• _WHAT YOU ARE ASKED TO DO_
Extract each line of the data and write it out again exactly.

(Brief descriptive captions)
####

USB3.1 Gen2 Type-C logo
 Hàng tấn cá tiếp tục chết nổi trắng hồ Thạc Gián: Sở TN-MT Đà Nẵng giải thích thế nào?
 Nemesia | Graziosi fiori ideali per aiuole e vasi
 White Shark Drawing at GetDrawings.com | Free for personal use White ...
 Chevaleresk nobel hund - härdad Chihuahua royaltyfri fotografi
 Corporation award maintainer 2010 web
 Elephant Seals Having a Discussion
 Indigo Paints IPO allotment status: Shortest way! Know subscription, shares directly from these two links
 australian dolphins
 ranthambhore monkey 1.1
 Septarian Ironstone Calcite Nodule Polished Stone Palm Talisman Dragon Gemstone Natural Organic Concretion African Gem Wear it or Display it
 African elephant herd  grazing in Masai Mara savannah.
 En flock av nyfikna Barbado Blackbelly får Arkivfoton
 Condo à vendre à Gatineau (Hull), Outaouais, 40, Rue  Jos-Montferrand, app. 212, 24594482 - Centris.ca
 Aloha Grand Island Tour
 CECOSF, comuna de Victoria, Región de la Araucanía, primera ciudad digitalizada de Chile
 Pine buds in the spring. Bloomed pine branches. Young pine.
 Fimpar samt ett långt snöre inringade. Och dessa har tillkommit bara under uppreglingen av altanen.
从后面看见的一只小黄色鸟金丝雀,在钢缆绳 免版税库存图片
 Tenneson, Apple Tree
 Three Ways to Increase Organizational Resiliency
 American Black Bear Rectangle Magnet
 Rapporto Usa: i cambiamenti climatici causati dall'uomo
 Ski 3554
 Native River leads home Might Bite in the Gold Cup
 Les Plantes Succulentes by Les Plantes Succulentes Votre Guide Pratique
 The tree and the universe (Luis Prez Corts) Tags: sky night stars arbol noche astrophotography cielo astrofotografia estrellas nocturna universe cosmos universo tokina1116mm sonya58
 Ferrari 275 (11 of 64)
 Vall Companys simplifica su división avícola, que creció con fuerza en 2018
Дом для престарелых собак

####

• _OUTPUT BELOW_
USB3.1 Gen2 Type-C logo
 Hàng tấn cá tiếp tục chết nổi trắng hồ Thạc Gián: Sở TN-MT Đà Nẵng giải thích thế nào?
 Nemesia | Graziosi fiori ideali per aiuole e vasi
 White Shark Drawing at GetDrawings.com | Free for personal use White ...
 Chevaleresk nobel hund - härdad Chihuahua royaltyfri fotografi
 Corporation award maintainer 2010 web
 Elephant Seals Having a Discussion
 Indigo Paints IPO allotment status: Shortest way! Know subscription, shares directly from these two links
 australian dolphins
 ranthambhore monkey 1.1
 Septarian Ironstone Calcite Nodule Polished Stone Palm Talisman Dragon Gemstone Natural Organic Concretion African Gem Wear it or Display it
 African elephant herd  grazing in Masai Mara savannah.
 En flock av nyfikna Barbado Blackbelly får Arkivfoton
 Condo à vendre à Gatineau (Hull), Outaouais, 40, Rue  Jos-Montferrand, app. 212, 24594482 - Centris.ca
 Aloha Grand Island Tour
 CECOSF, comuna de Victoria, Región de la Araucanía, primera ciudad digitalizada de Chile
 Pine buds in the spring. Bloomed pine branches. Young pine.
 Fimpar samt ett långt snöre inringade. Och dessa har tillkommit bara under uppreglingen av altanen.
从后面看见的一只小黄色鸟金丝雀,在钢缆绳 免版税库存图片
 Tenneson, Apple Tree
 Three Ways to Increase Organizational Resiliency
 American Black Bear Rectangle Magnet
 Rapporto Usa: i cambiamenti climatici causati dall'uomo
 Ski 3554
 Native River leads home Might Bite in the Gold Cup
 Les Plantes Succulentes by Les Plantes Succulentes Votre Guide Pratique
 The tree and the universe (Luis Prez Corts) Tags: sky night stars arbol noche astrophotography cielo astrofotografia estrellas nocturna universe cosmos universo tokina1116mm sonya58
 Ferrari 275 (11 of 64)
 Vall Companys simplifica su división avícola, que creció con fuerza en 2018
Дом для престарелых собак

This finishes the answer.